== PROBLEM TO WORK ON ==
From the forum thread on compact chainring shifting, could you return the passage that begins at the words "Good Idea as" and stops after "a different way.", copied word for word?

== SOURCE EXCERPT ==
The compact chainring front mech issues thread

super slim

Zen MBB Master
When I put a 50t QXL on my Vendetta, this problem went away. Admittedly an expensive way to solve a shifting problem, but if you are on the fence about Q-rings this might be the reason to spend.
Good Idea as a 50T QXL is 53.8 t max 46.3 min
 

Gary123

Zen MBB Master
I'm sure you're one of very few who feel this way. I've built a few wheels and with more practice sure I would improve. I don't travel with bike but I'd hate to think I had to relace and true two wheels upon arrival before I could ride. Not critisizing but impressed. I would have to find a different way.
 

Seth Cooper

Well-Known Member
I very much want a speed machine like V20 which has swing arms at rear with an effective suspension. The frame should be portable and would fit in an airline allowed luggage together with your clothes. The 700C wheels can be either rented at the destination or pack two wheel rims in shallow box with spokes and hubs removed. Let's break down the weight: the frame should weigh no more than 3 Kg, wheel about 3 Kg, the drive train about 3 Kg, therefore, the whole bike should weigh less than 10 Kg. Nowadays, DF road bikes are around 7 Kg. Why should a two-wheel recumbent weigh so much more?
So you are in the process of building a ti v20? Or you want to start? Are those pics of a ti boom and chain stay?

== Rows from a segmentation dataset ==
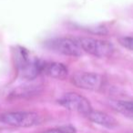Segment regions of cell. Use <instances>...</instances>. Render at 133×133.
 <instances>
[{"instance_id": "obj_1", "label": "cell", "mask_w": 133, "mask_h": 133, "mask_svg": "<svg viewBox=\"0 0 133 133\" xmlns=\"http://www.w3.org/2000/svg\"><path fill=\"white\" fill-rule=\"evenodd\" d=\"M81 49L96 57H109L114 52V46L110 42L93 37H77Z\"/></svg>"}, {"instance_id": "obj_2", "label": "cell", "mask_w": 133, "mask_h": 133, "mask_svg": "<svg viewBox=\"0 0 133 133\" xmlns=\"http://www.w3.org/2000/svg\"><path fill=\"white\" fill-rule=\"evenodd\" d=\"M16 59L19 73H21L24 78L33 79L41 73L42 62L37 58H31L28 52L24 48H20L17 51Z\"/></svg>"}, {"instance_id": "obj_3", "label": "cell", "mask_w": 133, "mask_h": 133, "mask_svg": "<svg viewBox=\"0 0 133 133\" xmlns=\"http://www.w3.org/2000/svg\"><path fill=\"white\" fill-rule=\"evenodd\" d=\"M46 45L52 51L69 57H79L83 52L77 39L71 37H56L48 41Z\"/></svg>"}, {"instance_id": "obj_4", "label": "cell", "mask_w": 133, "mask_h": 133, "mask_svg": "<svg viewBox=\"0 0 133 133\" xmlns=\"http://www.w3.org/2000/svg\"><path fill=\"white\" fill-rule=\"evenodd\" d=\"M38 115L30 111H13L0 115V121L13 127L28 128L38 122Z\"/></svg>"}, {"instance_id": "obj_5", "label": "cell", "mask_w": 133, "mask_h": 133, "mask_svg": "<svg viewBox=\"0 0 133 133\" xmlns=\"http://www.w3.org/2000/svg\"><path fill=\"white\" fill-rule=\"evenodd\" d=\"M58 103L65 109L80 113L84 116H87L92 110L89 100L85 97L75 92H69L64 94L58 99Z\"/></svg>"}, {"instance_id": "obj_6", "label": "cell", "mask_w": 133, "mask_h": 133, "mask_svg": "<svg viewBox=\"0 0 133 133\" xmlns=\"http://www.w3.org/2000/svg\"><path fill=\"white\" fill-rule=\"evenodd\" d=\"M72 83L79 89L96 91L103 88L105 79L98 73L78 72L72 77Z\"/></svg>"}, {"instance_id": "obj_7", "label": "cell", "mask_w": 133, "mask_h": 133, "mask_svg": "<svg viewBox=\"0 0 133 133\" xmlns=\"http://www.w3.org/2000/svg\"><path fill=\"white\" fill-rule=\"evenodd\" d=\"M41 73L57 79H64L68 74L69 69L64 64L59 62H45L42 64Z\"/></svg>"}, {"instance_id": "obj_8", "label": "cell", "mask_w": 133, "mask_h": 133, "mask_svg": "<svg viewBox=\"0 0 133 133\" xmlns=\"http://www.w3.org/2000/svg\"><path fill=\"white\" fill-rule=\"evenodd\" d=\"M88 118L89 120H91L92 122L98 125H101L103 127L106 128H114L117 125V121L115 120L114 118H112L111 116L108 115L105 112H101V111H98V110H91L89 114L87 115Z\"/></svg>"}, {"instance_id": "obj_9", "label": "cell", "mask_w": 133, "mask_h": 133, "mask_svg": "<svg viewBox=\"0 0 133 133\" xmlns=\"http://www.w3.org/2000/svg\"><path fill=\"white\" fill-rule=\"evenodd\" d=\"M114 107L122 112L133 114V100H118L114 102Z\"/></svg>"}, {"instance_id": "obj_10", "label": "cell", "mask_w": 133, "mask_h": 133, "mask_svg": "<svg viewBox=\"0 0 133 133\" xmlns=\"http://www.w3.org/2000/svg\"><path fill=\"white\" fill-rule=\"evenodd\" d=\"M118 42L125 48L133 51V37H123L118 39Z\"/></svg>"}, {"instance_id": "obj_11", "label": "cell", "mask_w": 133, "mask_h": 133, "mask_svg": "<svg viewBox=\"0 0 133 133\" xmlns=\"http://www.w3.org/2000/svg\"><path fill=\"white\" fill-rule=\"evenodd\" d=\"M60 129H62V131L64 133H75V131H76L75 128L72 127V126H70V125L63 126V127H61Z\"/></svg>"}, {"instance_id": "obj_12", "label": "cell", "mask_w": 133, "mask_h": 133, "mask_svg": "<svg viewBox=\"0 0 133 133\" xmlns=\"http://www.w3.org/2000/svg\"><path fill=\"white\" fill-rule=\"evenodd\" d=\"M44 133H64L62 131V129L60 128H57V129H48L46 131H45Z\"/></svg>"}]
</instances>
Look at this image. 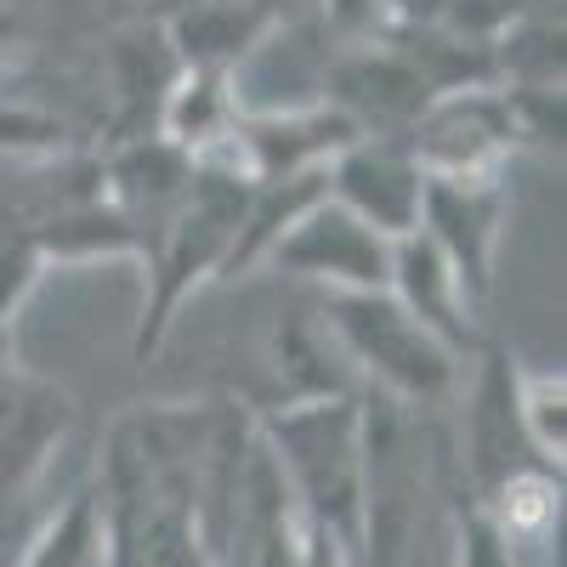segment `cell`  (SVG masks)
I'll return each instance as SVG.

== ANSWER TO THIS EXERCISE ==
Good Idea as a 50T QXL is 53.8 t max 46.3 min
 

Gary123

Zen MBB Master
I'm sure you're one of very few who feel this way. I've built a few wheels and with more practice sure I would improve. I don't travel with bike but I'd hate to think I had to relace and true two wheels upon arrival before I could ride. Not critisizing but impressed. I would have to find a different way.